The Scottish government has been urged to commit to implementing a network of mobile abattoirs across rural Scotland.
The number of abattoirs in Scotland has been decreasing over the last few years, most notably with the closure of the abattoir in Orkney.
This has meant that animals from Orkney must now travel a considerable distance by boat and road to abattoirs on the mainland and beyond.
The lack of rural abattoirs means that many animals face long journeys, but also, many larger abattoirs do not provide a ‘private kill’ service, meaning that farmers must sell through a supermarket.
This inevitably impacts farm revenues and prevents farmers from selling directly to customers.
Mobile abattoirs that visit individual farms are widely considered to be beneficial for animal welfare, removing the distance animals must travel.
As well as Canada and New Zealand, many EU countries already have mobile abattoirs that enhance animal welfare and biosecurity.
The SNP-led Scottish government has confirmed in a response to a parliamentary question that it has started the process to assess the viability and sustainability of mobile abattoirs in Scotland.
The Scottish Conservatives have stated that given the challenges facing the rural economy and the detrimental effect travelling large distances has on livestock, the government must commit to constructing the mobile abattoir network.
Donald Cameron, Scottish Conservative shadow cabinet secretary on rural economy and connectivity said: “The case for a network of mobile abattoirs has been well established and it must be set up now without delay.
“Transporting live animals should be minimised where possible but currently farmers have no choice but to drive their animals considerable distances.
“The SNP’s failure to act has already had an extremely negative effect on the rural economy, and farmers cannot wait any longer.”
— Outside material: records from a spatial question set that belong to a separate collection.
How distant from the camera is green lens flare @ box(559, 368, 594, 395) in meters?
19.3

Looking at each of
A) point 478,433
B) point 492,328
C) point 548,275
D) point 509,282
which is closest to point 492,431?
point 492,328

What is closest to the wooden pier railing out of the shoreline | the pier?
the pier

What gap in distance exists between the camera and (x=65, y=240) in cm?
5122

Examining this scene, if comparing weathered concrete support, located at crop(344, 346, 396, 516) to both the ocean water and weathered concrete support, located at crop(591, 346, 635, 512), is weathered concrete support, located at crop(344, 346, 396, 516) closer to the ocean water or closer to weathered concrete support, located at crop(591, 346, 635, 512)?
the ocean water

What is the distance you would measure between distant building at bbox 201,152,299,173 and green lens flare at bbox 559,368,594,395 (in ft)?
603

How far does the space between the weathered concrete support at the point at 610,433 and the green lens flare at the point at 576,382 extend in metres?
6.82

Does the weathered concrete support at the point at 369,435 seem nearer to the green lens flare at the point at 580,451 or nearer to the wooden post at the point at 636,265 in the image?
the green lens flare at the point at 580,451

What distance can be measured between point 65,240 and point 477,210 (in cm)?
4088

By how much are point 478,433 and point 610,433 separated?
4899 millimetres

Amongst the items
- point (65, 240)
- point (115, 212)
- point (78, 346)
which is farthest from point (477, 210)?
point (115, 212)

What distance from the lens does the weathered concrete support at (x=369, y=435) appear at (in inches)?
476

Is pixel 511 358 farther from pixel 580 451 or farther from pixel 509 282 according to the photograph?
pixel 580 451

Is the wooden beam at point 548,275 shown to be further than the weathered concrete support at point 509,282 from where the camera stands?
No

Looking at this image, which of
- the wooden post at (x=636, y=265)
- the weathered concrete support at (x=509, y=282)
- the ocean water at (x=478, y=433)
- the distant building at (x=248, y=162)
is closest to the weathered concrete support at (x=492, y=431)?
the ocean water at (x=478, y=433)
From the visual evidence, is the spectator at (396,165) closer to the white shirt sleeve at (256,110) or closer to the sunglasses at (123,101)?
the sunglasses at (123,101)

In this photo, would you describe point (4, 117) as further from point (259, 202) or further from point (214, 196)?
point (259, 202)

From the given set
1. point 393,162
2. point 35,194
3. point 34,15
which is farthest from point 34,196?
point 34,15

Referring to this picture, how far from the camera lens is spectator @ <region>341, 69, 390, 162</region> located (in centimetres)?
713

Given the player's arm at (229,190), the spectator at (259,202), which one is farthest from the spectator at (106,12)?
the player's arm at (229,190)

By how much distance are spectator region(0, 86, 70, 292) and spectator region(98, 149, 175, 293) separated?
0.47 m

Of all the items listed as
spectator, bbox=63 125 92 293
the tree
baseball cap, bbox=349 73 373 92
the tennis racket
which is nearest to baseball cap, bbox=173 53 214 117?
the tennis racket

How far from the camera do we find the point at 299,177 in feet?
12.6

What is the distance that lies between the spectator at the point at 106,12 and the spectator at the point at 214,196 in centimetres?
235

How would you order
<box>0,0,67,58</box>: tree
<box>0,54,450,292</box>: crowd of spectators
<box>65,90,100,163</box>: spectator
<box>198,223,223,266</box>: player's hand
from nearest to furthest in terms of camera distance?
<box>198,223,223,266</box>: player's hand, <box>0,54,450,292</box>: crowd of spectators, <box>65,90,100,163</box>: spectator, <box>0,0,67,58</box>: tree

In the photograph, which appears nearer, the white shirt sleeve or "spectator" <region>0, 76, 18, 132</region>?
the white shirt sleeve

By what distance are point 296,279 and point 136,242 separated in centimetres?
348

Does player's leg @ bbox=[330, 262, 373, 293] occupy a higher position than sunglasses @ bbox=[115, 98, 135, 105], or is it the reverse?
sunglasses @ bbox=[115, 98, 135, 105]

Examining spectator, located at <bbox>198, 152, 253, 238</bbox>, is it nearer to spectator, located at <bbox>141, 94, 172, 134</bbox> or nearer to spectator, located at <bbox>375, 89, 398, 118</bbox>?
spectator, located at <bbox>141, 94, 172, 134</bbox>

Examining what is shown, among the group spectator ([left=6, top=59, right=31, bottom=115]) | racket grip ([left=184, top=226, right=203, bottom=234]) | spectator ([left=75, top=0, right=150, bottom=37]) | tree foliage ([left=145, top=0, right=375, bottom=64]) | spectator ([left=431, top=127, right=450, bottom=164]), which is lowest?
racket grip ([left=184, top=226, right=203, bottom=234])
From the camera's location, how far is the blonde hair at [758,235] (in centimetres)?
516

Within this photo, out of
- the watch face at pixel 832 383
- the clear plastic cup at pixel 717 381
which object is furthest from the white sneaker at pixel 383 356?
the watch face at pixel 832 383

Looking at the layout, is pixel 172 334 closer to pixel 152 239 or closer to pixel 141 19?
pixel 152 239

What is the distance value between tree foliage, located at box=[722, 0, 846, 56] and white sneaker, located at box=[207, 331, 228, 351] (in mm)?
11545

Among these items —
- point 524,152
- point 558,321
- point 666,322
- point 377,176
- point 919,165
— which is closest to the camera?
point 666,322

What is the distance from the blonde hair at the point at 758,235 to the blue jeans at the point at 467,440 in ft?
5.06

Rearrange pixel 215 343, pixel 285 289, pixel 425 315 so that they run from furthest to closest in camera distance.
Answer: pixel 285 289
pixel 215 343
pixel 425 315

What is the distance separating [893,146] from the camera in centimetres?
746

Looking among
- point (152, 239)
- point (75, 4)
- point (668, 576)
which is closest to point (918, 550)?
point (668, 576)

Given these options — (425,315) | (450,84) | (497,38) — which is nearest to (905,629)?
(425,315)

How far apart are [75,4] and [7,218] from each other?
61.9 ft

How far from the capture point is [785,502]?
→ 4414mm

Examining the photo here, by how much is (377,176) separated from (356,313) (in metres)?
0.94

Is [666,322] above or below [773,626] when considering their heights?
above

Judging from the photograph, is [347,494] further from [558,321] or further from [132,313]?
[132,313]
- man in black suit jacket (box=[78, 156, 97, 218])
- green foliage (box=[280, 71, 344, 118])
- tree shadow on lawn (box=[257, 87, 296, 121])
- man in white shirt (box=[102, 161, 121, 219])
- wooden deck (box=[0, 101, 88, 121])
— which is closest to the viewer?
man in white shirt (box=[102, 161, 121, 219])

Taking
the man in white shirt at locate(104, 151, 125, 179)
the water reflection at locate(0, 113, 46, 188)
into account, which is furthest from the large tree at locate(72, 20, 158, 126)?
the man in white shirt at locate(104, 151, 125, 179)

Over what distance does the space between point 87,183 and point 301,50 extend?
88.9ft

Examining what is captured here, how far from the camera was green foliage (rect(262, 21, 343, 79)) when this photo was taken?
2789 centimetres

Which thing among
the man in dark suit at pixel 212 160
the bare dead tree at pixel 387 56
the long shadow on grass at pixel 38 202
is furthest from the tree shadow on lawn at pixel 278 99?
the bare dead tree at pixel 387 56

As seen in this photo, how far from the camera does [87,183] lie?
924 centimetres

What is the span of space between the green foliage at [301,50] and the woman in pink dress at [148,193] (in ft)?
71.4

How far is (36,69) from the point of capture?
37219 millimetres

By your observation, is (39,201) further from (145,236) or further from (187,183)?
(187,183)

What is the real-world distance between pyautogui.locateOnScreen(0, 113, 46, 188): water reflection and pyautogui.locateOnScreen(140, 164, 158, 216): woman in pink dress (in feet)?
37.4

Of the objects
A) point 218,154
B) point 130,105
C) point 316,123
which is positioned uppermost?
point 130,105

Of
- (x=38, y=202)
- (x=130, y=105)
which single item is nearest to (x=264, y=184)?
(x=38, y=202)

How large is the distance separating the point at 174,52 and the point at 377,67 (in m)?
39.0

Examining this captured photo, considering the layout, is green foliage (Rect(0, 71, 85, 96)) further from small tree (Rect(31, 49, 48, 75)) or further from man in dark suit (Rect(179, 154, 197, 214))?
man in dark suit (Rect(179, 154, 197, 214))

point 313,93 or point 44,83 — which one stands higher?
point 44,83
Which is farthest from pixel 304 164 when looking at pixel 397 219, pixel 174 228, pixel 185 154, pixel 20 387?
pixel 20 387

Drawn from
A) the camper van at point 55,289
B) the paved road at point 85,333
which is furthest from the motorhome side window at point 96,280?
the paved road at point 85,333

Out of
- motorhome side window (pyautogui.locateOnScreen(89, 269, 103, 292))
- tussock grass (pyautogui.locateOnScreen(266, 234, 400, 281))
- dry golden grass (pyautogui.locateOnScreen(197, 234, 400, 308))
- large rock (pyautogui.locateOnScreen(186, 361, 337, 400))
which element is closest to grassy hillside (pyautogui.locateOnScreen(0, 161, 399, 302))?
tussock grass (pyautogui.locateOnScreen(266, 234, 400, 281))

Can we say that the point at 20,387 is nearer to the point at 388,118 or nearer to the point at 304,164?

In a joint call made last year, thirty-four organisations asked the UK government to take urgent action to save the network of small abattoirs, which they say are closing at an 'alarming rate'.
The organisations, reflecting a wide range of food and farming interests, wrote to Defra Secretary Michael Gove for help in protecting this 'huge national asset'.
A third of small abattoirs have closed in the past ten years and closures are continuing. A further 6 (10%) of small abattoirs have closed in the last twelve months.
In August 2018, Bakers of Nailsea, which served farmers and butchers in Somerset for 120 years, closed its door for the final time.